For Christianity this is, however, just one element in a fundamentally otherworldly philosophy. Christ is himself just a signpost to the real consummation of eternal life, in the other world. For the poetic Platonist, the incarnation is everything.

The problem of the return to the Cave is not so severe for poetic Platonism as for religious Platonism. But it does not disappear entirely, either. It is not so much the rediscovery of the body that is a problem, as a rediscovery of pursuits and problems that have nothing much to do with beauty or love: problems of politics and morals, for instance. With respect to Iris Murdoch, we may yet doubt if the Melians would have been impressed if the Athenian envoys had come ashore while raptly admiring the line of beauty incarnated in a rose-leaf, or the beauty of their toy-boys’ profiles. The suggestion must be that so much immersion in beauty would free the Athenians from the ambition, fear or greed that prompted their brutal politics. But amongst human beings, this is not how it works. The aesthetic only forms a temporary respite from the moral and political. The Athenian envoys, however susceptible to beauty they might have been, would soon enough have cast aside their roseleaves and toy-boys, and got to work blackmailing the Melians, just as they in fact did. The lives of the artists are seldom all that edifying. And that in turn reminds us that while the themes of love and beauty are prominent, as we have said, in other dialogues, in Republic itself they are overshadowed by the eventual banishment of the artists, to which we shortly return.

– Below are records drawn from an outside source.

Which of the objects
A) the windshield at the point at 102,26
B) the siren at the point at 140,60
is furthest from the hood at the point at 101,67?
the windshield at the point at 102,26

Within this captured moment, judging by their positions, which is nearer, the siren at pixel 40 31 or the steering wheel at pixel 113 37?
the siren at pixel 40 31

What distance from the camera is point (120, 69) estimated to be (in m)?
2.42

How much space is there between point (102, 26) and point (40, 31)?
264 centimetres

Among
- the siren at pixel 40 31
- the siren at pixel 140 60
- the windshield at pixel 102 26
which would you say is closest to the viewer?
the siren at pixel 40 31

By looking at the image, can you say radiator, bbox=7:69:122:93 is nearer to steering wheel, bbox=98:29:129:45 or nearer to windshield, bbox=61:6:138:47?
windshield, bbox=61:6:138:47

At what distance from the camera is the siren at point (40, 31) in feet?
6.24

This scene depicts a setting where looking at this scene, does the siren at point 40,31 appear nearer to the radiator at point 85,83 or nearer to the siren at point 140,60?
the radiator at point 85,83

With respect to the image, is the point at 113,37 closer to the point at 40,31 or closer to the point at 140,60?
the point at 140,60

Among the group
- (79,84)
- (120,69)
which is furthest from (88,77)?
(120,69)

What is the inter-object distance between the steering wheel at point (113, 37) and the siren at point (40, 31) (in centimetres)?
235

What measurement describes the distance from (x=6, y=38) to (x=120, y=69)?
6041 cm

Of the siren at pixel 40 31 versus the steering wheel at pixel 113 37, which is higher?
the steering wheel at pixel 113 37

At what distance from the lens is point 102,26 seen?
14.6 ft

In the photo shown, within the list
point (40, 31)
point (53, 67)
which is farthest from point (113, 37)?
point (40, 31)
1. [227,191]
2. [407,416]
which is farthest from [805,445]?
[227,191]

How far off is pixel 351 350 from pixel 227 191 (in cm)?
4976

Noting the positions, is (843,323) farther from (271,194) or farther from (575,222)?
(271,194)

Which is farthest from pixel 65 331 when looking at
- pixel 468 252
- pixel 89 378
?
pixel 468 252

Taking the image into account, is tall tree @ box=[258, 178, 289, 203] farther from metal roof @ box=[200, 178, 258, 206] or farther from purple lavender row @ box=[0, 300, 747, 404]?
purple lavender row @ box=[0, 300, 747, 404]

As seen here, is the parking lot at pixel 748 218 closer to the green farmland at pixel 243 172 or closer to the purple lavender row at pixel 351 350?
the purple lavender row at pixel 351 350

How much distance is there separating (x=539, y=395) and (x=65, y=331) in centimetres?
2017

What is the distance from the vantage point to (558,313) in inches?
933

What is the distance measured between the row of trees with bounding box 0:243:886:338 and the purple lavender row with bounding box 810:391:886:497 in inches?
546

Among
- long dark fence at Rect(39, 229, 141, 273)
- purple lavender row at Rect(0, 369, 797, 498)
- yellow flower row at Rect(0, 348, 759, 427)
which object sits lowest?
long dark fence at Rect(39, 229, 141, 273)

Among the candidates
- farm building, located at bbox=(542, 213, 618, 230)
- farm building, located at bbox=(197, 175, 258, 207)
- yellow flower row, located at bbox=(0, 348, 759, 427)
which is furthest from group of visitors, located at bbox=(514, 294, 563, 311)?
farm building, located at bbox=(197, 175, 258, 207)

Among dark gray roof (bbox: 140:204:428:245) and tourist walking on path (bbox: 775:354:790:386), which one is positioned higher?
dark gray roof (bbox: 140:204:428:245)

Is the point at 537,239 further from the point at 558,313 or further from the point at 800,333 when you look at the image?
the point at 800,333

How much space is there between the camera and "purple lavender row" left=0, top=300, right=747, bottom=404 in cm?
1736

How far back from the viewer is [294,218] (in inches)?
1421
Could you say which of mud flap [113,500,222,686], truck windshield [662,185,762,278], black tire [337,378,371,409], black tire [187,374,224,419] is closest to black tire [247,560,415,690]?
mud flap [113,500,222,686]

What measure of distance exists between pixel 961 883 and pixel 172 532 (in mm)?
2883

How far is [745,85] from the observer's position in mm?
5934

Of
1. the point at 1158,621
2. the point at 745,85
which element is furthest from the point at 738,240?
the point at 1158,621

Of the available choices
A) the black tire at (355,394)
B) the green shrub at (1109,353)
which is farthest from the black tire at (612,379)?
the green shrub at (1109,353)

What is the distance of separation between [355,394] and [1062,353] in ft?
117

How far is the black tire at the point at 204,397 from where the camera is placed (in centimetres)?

As the quotation at the head of this section shows, Plato seems to be pursuing themes other than contemplative immersion in beauty. An enjoyable afternoon lying on the river bank with a lover, or raptly engaging with the exhibits in a gallery, can scarcely be said to require each or any of ‘a good memory, quickness at learning, broadness of vision, elegance, and love of and affiliation to truth, morality, courage, and self-discipline’ which his philosopher-king must exhibit. So in spite of the enchantments of the poetic life, we still lack a satisfactory model for the ascent from the Cave.